*Record excerpts*:
---
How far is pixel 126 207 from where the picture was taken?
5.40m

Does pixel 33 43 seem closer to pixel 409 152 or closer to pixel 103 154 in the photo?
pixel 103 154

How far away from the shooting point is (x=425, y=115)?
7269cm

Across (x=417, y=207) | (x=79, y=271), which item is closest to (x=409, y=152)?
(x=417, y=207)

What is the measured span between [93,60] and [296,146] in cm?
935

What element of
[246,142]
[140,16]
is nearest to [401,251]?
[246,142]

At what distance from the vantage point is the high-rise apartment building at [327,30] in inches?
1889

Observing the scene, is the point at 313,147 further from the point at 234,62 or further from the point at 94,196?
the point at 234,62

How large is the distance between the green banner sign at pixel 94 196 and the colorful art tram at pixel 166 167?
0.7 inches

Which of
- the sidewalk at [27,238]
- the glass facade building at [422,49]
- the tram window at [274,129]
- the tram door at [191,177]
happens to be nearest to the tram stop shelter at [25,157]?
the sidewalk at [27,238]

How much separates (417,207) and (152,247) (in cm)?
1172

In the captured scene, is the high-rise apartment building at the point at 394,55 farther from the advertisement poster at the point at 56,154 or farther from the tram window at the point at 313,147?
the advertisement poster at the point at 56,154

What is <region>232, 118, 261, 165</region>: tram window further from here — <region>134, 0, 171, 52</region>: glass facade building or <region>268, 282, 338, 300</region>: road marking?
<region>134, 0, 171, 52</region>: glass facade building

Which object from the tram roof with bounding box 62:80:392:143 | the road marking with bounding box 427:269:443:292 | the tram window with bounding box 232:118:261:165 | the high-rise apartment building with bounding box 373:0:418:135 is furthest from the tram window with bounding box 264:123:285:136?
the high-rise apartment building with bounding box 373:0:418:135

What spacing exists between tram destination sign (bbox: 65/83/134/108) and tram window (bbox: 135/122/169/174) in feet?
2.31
---
Reproduce all of the entries above verbatim, keeping every line in its original order.

*Answer to the exercise*:
How far is pixel 126 207 from where the picture was taken?
5.40m

Does pixel 33 43 seem closer to pixel 409 152 or closer to pixel 103 154 in the photo?
pixel 103 154

How far away from the shooting point is (x=425, y=115)?
7269cm

Across (x=417, y=207) | (x=79, y=271), which item is closest to (x=409, y=152)?
(x=417, y=207)

What is the measured span between [93,60] and [296,146] in cm?
935

What element of
[246,142]
[140,16]
is nearest to [401,251]?
[246,142]

At what distance from the vantage point is the high-rise apartment building at [327,30] in inches?
1889

Observing the scene, is the point at 313,147 further from the point at 234,62 or further from the point at 94,196?
the point at 234,62

How large is the distance between the green banner sign at pixel 94 196 and the colorful art tram at pixel 166 167?
0.7 inches

Which of
- the sidewalk at [27,238]
- the glass facade building at [422,49]
- the tram window at [274,129]
- the tram door at [191,177]
happens to be nearest to the tram stop shelter at [25,157]?
the sidewalk at [27,238]

How much separates (417,207) and (152,247) (in cm)?
1172

In the captured scene, is the high-rise apartment building at the point at 394,55 farther from the advertisement poster at the point at 56,154 or farther from the tram window at the point at 313,147?
the advertisement poster at the point at 56,154

What is <region>232, 118, 261, 165</region>: tram window further from here — <region>134, 0, 171, 52</region>: glass facade building or <region>268, 282, 338, 300</region>: road marking?
<region>134, 0, 171, 52</region>: glass facade building

Which object from the tram roof with bounding box 62:80:392:143 | the road marking with bounding box 427:269:443:292 | the tram window with bounding box 232:118:261:165 | the high-rise apartment building with bounding box 373:0:418:135 is furthest from the tram window with bounding box 264:123:285:136?
the high-rise apartment building with bounding box 373:0:418:135

What spacing exists between tram destination sign (bbox: 65/83/134/108) and tram window (bbox: 135/122/169/174) in feet?
2.31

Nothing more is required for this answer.